Mass hierarchy sensitivity of medium baseline reactor neutrino experiments with multiple detectors

TL;DR

This paper investigates how adding a near detector to medium baseline reactor neutrino experiments enhances the sensitivity to neutrino mass hierarchy, emphasizing the importance of detector placement, mass, and energy scale calibration.

Contribution

It introduces an optimized configuration for near detectors in reactor neutrino experiments to improve mass hierarchy sensitivity, considering baseline, mass, and spectral uncertainties.

Findings

Adding a near detector significantly improves hierarchy sensitivity.

Optimal near detector placement is around 13 km with 4 kton mass.

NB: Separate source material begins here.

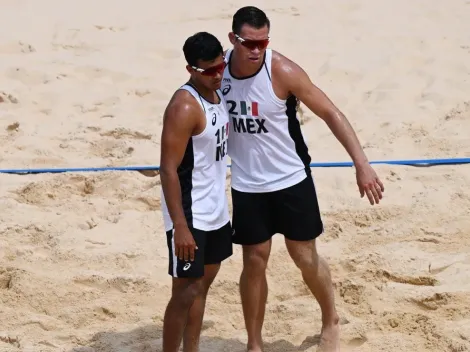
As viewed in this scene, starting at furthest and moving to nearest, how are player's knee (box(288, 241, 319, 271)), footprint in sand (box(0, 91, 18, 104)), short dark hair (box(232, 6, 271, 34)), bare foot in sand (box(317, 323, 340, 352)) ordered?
footprint in sand (box(0, 91, 18, 104)), bare foot in sand (box(317, 323, 340, 352)), player's knee (box(288, 241, 319, 271)), short dark hair (box(232, 6, 271, 34))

Near detector helps constrain spectral uncertainties.

Abstract

We report the neutrino mass hierarchy (MH) sensitivity of medium baseline reactor neutrino experiments with multiple detectors. Sensitivity of determining the MH can be significantly improved by adding a near detector and combining both the near and far detectors. The size of the sensitivity improvement is related to accuracy of the individual mass-splitting measurements and requires strict control on the relative energy scale uncertainty of the near and far detectors. We study the impact of both baseline and target mass of the near detector on the combined sensitivity. A figure-of-merit is defined to optimize the baseline and target mass of the near detector and the optimal selections are $\sim$13~km and $\sim$4~kton respectively for a far detector with the 20~kton target mass and 52.5~km baseline. As typical examples of future medium baseline reactor neutrino experiments, the optimal location and target mass of the near detector are selected for JUNO and RENO-50. Finally, we discuss distinct effects of the neutrino spectrum uncertainty for setups of a single detector and double detectors, which indicate that the spectrum uncertainty can be well constrained in the presence of the near detector.